Which of the following statements about debt financing is FALSE?
A. Debt financing comes from banks or other commercial
lenders.
B. When a bank gives a company a loan, they become partial
owners of the company.
C. Companies often have to pay interest when they use debt
financing.
D. It’s harder for startups to get debt financing.
The Correct Answer and Explanation is :
The statement that is FALSE is:
B. When a bank gives a company a loan, they become partial owners of the company.
Explanation:
Debt financing involves raising capital by borrowing money from lenders, which can include banks, credit unions, or other financial institutions. When a company takes out a loan, it agrees to repay the borrowed amount plus interest over a specified period. Unlike equity financing, where investors receive ownership shares in the company, debt financing does not grant lenders any ownership stake. Lenders are primarily interested in the repayment of the principal amount and the interest charged, not in controlling the company.

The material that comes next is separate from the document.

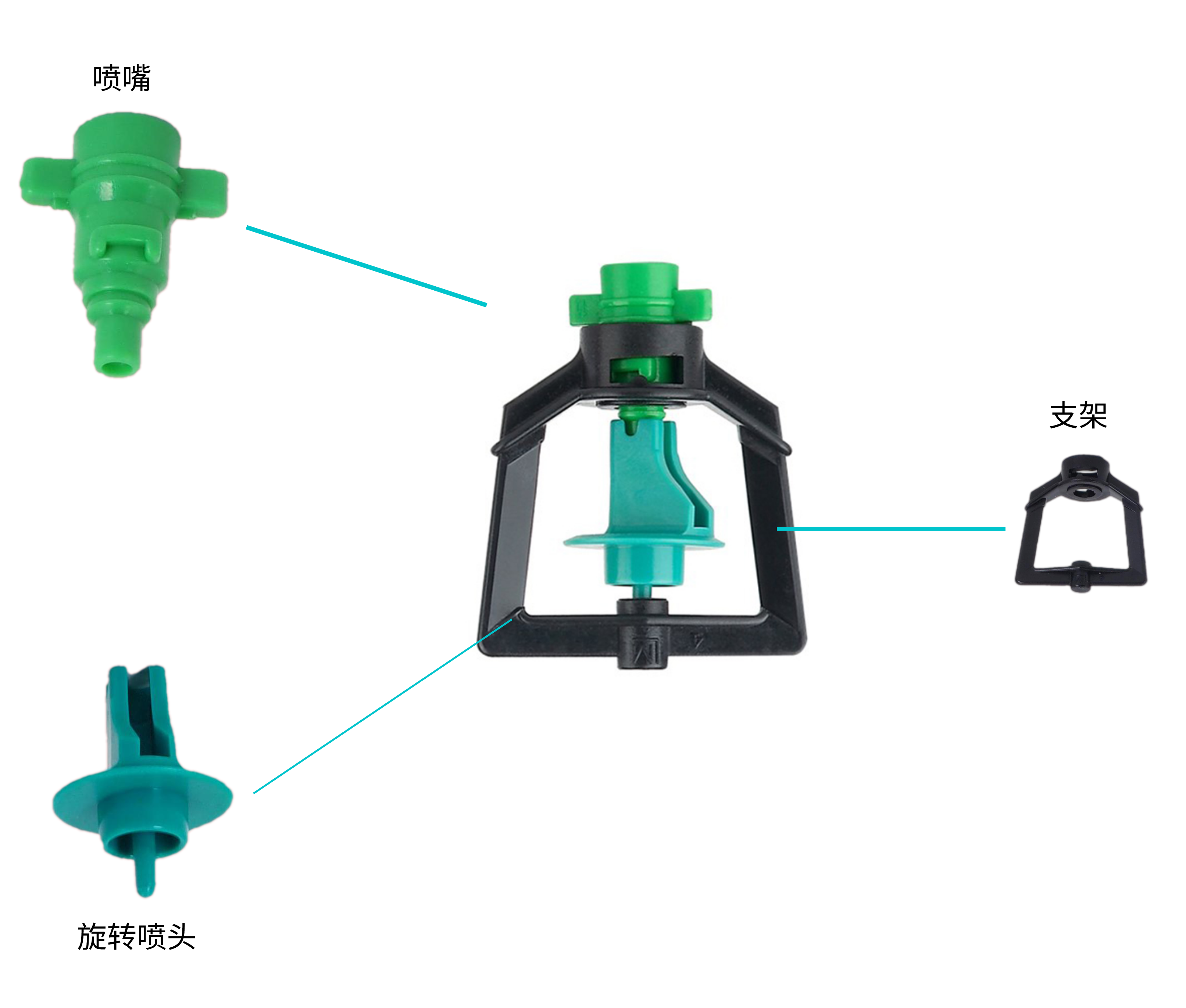 喷嘴

支架

旋转喷头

Here’s a breakdown of the other statements:
A. Debt financing comes from banks or other commercial lenders.
This statement is true. Debt financing typically involves borrowing from financial institutions like banks, which provide loans to companies based on their creditworthiness and ability to repay.
C. Companies often have to pay interest when they use debt financing.
This statement is also true. When companies borrow funds, they are required to pay interest on the amount borrowed. This interest serves as the cost of borrowing and is a primary factor that distinguishes debt financing from equity financing.
D. It’s harder for startups to get debt financing.
This statement is true as well. Startups often lack the established credit history and financial stability that lenders look for when approving loans. This makes it more challenging for new businesses to secure debt financing compared to more established companies.
In summary, statement B is false because taking out a loan does not confer any ownership rights to the lender, highlighting a fundamental difference between debt and equity financing.